Ralph Bunche Park
.231 acres
This oasis opposite the United Nations honors a titan
of 20th century diplomacy. It was named in 1979 for Ralph Johnson
Bunche (1904-1971), an American educator, political scientist, and
United Nations mediator. The son of a barber and grandson of a former
slave, Bunche was born in Detroit, Michigan. He graduated from Jefferson
High School in Los Angeles and in 1927 from the University of California
at Los Angeles, where he was valedictorian and a star athlete. Bunche
received an M.A. in political science (1928) and a Ph.D. (1934)

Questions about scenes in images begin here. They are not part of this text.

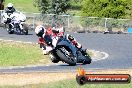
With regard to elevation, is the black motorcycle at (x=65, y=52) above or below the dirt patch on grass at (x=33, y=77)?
above

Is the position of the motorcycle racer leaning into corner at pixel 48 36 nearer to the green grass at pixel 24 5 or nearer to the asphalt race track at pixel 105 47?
the asphalt race track at pixel 105 47

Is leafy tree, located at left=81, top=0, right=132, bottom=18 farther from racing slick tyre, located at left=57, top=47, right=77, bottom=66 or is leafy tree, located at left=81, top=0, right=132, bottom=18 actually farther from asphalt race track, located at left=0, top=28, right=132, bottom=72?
racing slick tyre, located at left=57, top=47, right=77, bottom=66

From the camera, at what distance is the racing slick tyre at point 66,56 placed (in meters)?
7.80

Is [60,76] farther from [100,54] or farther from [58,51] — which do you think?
Result: [58,51]

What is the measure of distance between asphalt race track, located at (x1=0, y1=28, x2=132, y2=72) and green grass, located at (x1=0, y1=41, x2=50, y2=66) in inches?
79.1

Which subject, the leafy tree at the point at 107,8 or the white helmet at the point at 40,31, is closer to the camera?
Result: the white helmet at the point at 40,31

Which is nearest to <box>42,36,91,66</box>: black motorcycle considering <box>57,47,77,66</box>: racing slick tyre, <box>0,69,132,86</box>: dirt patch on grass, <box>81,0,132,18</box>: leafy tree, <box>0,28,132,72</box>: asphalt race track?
<box>57,47,77,66</box>: racing slick tyre

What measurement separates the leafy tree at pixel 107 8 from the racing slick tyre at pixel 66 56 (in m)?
36.1

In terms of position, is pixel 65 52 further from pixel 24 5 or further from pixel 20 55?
pixel 24 5

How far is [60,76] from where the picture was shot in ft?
68.6

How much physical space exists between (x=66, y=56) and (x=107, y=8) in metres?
36.6

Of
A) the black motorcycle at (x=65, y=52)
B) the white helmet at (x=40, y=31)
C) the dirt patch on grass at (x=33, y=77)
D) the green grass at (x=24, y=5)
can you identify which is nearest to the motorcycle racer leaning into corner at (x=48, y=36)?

at Harvard University. He did postdoctoral research in anthropology
at Northwestern University, the London School of Economics, and
Capetown University in South Africa. From 1928 to 1950 Bunche served
on the faculty of Howard University, where he established and chaired
its political science department. He wrote A World View of Race
(1936), and also collaborated with Swedish sociologist Gunnar Myrdal
on a study of blacks in America titled An American Dilemma (1944).

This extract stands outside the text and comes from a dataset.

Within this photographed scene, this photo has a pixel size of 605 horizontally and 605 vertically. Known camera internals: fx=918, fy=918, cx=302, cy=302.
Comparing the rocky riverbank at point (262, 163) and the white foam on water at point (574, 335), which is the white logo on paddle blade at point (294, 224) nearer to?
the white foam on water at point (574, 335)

During World War II Bunche served as chief research
analyst of the Africa section of the Office of Strategic Services
(1941-44). He then worked for the State Department from 1944 to
1947. In 1947 Bunche joined the United Nations Secretariat. After
the assassination in September 1948 of Count Folke Bernadotte, the
UN mediator in Palestine, the Security Council appointed Bunche
to succeed him. From January through July 1949 Bunche successfully
brokered the armistice agreements between Israel and the Arab states;
for his efforts he was accorded a ticker-tape parade up Broadway
in New York City. He was awarded the Nobel Peace Prize in 1950,
the first African-American to receive this celebrated award. From 1950 to 1952 Bunche taught at Harvard University.

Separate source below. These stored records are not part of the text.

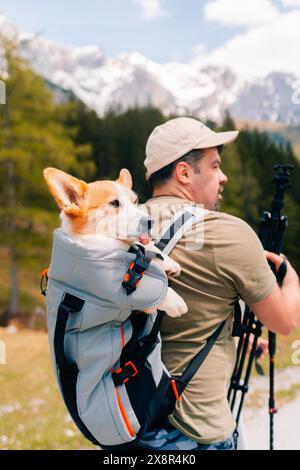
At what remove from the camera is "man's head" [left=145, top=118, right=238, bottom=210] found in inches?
104

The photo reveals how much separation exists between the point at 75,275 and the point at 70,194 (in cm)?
42

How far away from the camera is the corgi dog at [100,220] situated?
2.24 metres

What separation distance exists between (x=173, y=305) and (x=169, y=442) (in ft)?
2.27

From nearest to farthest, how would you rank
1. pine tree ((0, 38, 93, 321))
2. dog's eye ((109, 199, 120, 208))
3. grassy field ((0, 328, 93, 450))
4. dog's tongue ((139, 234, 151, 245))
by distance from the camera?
dog's tongue ((139, 234, 151, 245)) < dog's eye ((109, 199, 120, 208)) < grassy field ((0, 328, 93, 450)) < pine tree ((0, 38, 93, 321))

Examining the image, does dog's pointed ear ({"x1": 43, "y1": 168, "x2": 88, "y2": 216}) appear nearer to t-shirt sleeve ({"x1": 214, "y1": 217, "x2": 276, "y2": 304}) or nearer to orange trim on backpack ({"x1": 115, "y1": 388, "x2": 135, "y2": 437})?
t-shirt sleeve ({"x1": 214, "y1": 217, "x2": 276, "y2": 304})

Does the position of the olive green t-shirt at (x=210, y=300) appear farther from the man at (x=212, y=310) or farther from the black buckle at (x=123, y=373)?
the black buckle at (x=123, y=373)

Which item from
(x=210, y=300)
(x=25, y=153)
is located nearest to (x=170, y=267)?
(x=210, y=300)

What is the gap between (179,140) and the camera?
2.66 meters

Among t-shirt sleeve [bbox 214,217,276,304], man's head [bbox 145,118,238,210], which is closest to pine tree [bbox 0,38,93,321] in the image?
man's head [bbox 145,118,238,210]

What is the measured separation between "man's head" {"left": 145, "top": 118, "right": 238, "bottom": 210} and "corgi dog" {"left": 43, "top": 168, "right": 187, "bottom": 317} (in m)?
0.36

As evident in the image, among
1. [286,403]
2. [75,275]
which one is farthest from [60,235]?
[286,403]

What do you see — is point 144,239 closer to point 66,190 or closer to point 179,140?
point 66,190

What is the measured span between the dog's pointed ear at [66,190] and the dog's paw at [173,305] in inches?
21.3
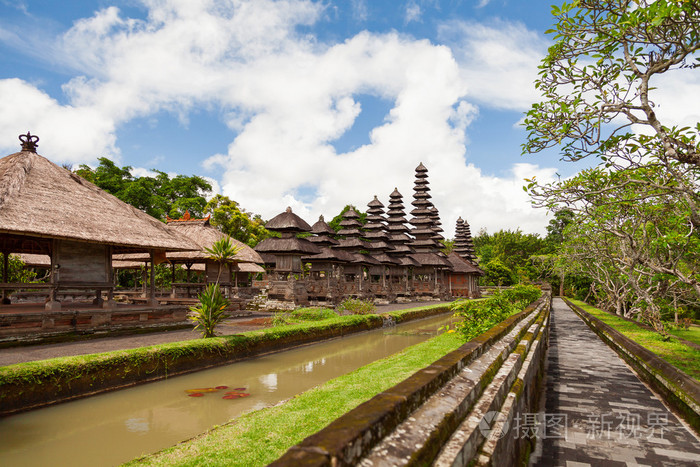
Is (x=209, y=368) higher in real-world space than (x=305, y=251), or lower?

Other appointments in the field of education included his service
as a member of the New York City Board of Education, Board of Overseers
of Harvard University, and Board of the Institute of International
Education, as well as a trustee of Oberlin College, Lincoln University,
and the New Lincoln School. In 1955 Bunche was appointed undersecretary of the
United Nations, and in 1957 secretary for special political affairs.
In 1956 he was civilian supervisor of the UN peacekeeping forces
in the Suez area. In 1960 he was part of a UN peacekeeping effort
in the Congo, and in 1964 he helped to mediate differences between
the Greeks, Cypriots, and Turks. For a lifetime of extraordinary
achievement in the international arena, he was awarded the United
States Medal of Freedom by President John F. Kennedy in 1963. One
year after he retired from the UN in 1970, he died in New York City.
This property is one of several in the Turtle Bay
neighborhood acquired by the City of New York in 1948 in connection
with the widening of First Avenue. In addition to the London Plane
and locust trees, the park is distinguished by four monuments. Peace
Form One at the north end is a 50-foot high stainless steel shaft
by Daniel Larue Johnson dedicated in 1980. This latter-day obelisk
is an homage to Bunche, who was a personal friend of the sculptor.
The northwest granite staircase was designed around 1948 by the
architectural firm of Andrews & Clark and inscribed in 1975 with
a passage from the Book of Isaiah: "they shall beat their swords
into plowshares." In 1981 the City Council named the western steps
after Russian dissident Anatoly Sharansky. At the southern end of
the park a commemorative plaque to civil rights crusader Bayard
Rustin (1912-1987) was dedicated by former Mayor Edward I. Koch
on January 23, 1990. On August 14, 1985 Mayor Koch joined community leaders,
dignitaries from the United Nations, and the widow of Ralph Bunche,
to designate this area as New York City's first peace park. The
designation was part of a worldwide effort by Ploughshares, a peace
organization and by Architects, Planners and Designers for Social
responsibility. The park, a place of public assembly and dissent,
across from the United Nations, is the historical site of many demonstrations
and protests against political oppression. It embodies in many ways
the principles of human understanding and freedom of expression.